SHORT TASK – Could you write out each of the lines below word for word, from the first to the last?

-- Begin --

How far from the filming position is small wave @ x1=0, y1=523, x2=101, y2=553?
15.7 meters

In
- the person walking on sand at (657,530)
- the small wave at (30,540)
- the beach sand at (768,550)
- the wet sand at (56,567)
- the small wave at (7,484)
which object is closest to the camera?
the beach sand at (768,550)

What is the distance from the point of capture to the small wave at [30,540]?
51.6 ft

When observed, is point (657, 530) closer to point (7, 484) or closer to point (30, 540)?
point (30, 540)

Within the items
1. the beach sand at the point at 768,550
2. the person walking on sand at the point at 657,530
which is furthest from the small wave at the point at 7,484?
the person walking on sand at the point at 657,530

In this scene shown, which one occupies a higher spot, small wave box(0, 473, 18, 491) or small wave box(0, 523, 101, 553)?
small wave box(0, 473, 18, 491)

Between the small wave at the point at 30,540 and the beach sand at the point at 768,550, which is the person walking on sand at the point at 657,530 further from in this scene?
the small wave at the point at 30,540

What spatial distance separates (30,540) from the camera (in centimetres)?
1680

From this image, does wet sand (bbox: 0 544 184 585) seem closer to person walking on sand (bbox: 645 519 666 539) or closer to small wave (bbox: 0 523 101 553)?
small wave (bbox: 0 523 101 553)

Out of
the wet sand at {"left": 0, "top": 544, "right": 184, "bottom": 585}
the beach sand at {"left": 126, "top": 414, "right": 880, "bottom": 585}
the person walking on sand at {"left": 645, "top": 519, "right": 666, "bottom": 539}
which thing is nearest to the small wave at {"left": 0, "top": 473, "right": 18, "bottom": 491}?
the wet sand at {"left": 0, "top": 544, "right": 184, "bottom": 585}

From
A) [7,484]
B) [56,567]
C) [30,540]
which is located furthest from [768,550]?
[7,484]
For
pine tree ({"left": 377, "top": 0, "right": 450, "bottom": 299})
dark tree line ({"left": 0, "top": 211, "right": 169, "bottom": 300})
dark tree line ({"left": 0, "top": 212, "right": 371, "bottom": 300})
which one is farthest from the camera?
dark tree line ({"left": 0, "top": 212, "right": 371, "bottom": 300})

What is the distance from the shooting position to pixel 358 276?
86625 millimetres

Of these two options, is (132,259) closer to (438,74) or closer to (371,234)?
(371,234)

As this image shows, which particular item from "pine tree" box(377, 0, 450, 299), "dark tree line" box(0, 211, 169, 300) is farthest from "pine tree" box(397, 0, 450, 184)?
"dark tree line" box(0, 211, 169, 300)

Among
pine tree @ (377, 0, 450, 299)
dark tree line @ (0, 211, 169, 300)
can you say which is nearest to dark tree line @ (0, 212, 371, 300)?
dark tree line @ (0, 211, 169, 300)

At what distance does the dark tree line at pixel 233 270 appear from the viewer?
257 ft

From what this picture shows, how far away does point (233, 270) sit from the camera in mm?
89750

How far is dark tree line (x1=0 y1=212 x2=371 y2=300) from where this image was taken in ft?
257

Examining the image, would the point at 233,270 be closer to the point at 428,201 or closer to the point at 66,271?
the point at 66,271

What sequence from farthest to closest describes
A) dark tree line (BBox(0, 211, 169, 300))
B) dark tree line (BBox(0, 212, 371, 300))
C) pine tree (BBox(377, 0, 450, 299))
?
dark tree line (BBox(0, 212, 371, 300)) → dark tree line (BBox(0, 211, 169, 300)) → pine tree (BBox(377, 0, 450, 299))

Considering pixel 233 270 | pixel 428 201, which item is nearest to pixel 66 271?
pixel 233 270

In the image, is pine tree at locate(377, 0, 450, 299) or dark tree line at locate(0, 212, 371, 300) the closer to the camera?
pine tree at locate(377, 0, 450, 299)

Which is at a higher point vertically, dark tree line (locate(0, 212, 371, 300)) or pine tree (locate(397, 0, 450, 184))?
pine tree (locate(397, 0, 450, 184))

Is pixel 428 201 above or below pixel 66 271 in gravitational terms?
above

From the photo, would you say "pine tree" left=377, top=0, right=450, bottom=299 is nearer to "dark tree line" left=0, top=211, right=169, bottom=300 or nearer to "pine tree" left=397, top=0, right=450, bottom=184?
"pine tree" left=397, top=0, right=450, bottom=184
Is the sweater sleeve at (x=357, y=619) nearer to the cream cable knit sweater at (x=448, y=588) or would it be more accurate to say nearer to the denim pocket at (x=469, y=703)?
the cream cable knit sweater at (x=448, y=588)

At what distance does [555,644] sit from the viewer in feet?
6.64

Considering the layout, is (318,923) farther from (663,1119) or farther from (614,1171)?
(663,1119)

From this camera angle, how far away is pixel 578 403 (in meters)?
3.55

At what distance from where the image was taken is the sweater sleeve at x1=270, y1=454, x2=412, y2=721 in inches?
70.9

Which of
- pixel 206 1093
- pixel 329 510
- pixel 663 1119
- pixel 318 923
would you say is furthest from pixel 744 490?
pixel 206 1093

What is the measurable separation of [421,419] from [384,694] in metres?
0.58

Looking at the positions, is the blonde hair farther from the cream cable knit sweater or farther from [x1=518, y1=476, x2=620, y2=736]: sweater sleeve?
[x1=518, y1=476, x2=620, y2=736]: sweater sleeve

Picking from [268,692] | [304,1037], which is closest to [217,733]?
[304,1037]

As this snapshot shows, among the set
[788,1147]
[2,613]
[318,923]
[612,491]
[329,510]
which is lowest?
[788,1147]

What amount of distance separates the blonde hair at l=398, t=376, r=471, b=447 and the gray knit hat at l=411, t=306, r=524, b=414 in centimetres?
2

-- End --

RESPONSE BELOW –
How far from the filming position is small wave @ x1=0, y1=523, x2=101, y2=553?
15.7 meters

In
- the person walking on sand at (657,530)
- the small wave at (30,540)
- the beach sand at (768,550)
- the wet sand at (56,567)
- the small wave at (7,484)
which object is closest to the camera?
the beach sand at (768,550)

What is the distance from the point of capture to the small wave at [30,540]?
51.6 ft

When observed, is point (657, 530) closer to point (7, 484) or closer to point (30, 540)?
point (30, 540)

Within the items
1. the beach sand at the point at 768,550
2. the person walking on sand at the point at 657,530
which is furthest from the small wave at the point at 7,484?
the person walking on sand at the point at 657,530

In this scene shown, which one occupies a higher spot, small wave box(0, 473, 18, 491) or small wave box(0, 523, 101, 553)?
small wave box(0, 473, 18, 491)

Between the small wave at the point at 30,540 and the beach sand at the point at 768,550, which is the person walking on sand at the point at 657,530 further from in this scene?
the small wave at the point at 30,540

What spatial distance separates (30,540) from the camera (in centimetres)?
1680

From this image, does wet sand (bbox: 0 544 184 585) seem closer to person walking on sand (bbox: 645 519 666 539) or closer to small wave (bbox: 0 523 101 553)?
small wave (bbox: 0 523 101 553)

Out of
the wet sand at {"left": 0, "top": 544, "right": 184, "bottom": 585}
the beach sand at {"left": 126, "top": 414, "right": 880, "bottom": 585}
the person walking on sand at {"left": 645, "top": 519, "right": 666, "bottom": 539}
which thing is nearest to the small wave at {"left": 0, "top": 473, "right": 18, "bottom": 491}?
the wet sand at {"left": 0, "top": 544, "right": 184, "bottom": 585}

From
A) [7,484]
B) [56,567]
C) [30,540]
which is located furthest from [768,550]?
[7,484]
For
pine tree ({"left": 377, "top": 0, "right": 450, "bottom": 299})
dark tree line ({"left": 0, "top": 211, "right": 169, "bottom": 300})
dark tree line ({"left": 0, "top": 212, "right": 371, "bottom": 300})
which one is farthest from the camera?
dark tree line ({"left": 0, "top": 212, "right": 371, "bottom": 300})

What is the distance from the shooting position to pixel 358 276?
86625 millimetres

Of these two options, is (132,259) closer to (438,74) or closer to (371,234)?
(371,234)

As this image shows, which particular item from "pine tree" box(377, 0, 450, 299), "dark tree line" box(0, 211, 169, 300) is farthest from "pine tree" box(397, 0, 450, 184)?
"dark tree line" box(0, 211, 169, 300)

Among
pine tree @ (377, 0, 450, 299)
dark tree line @ (0, 211, 169, 300)
can you say which is nearest to dark tree line @ (0, 212, 371, 300)?
dark tree line @ (0, 211, 169, 300)

At what distance does the dark tree line at pixel 233 270 appear from the viewer?
257 ft

From what this picture shows, how far away does point (233, 270) sit from the camera in mm?
89750

How far is dark tree line (x1=0 y1=212 x2=371 y2=300) from where this image was taken in ft?
257

Examining the image, would the point at 233,270 be closer to the point at 428,201 or closer to the point at 66,271?
the point at 66,271

What sequence from farthest to closest describes
A) dark tree line (BBox(0, 211, 169, 300))
B) dark tree line (BBox(0, 212, 371, 300))
C) pine tree (BBox(377, 0, 450, 299))
?
dark tree line (BBox(0, 212, 371, 300)) → dark tree line (BBox(0, 211, 169, 300)) → pine tree (BBox(377, 0, 450, 299))

Considering pixel 233 270 | pixel 428 201, which item is nearest to pixel 66 271?
pixel 233 270

In the image, is pine tree at locate(377, 0, 450, 299) or dark tree line at locate(0, 212, 371, 300) the closer to the camera?
pine tree at locate(377, 0, 450, 299)

Which is at a higher point vertically, dark tree line (locate(0, 212, 371, 300)) or pine tree (locate(397, 0, 450, 184))?
pine tree (locate(397, 0, 450, 184))

Is pixel 428 201 above or below pixel 66 271 in gravitational terms?
above

From the photo, would you say "pine tree" left=377, top=0, right=450, bottom=299 is nearer to "dark tree line" left=0, top=211, right=169, bottom=300 or nearer to "pine tree" left=397, top=0, right=450, bottom=184?
"pine tree" left=397, top=0, right=450, bottom=184
Is the sweater sleeve at (x=357, y=619) nearer to the cream cable knit sweater at (x=448, y=588) or would it be more accurate to say nearer to the denim pocket at (x=469, y=703)?
the cream cable knit sweater at (x=448, y=588)

At what distance does [555,644] sit from the viewer in feet?
6.64

Considering the layout, is (318,923) farther from (663,1119) or farther from (614,1171)?
(663,1119)

From this camera angle, how far away is pixel 578 403 (in meters)?
3.55

At what distance from where the image was taken is the sweater sleeve at x1=270, y1=454, x2=412, y2=721 in inches?
70.9

Which of
- pixel 206 1093
- pixel 329 510
- pixel 663 1119
- pixel 318 923
would you say is furthest from pixel 744 490?
pixel 206 1093

What is the measurable separation of [421,419] from [384,694] in metres?
0.58

Looking at the positions, is the blonde hair farther from the cream cable knit sweater or farther from [x1=518, y1=476, x2=620, y2=736]: sweater sleeve?
[x1=518, y1=476, x2=620, y2=736]: sweater sleeve

Picking from [268,692] | [304,1037], which is closest to [217,733]?
[304,1037]

As this snapshot shows, among the set
[788,1147]
[2,613]
[318,923]
[612,491]
[329,510]
which is lowest?
[788,1147]

What amount of distance separates the blonde hair at l=398, t=376, r=471, b=447 and the gray knit hat at l=411, t=306, r=524, b=414 in centimetres?
2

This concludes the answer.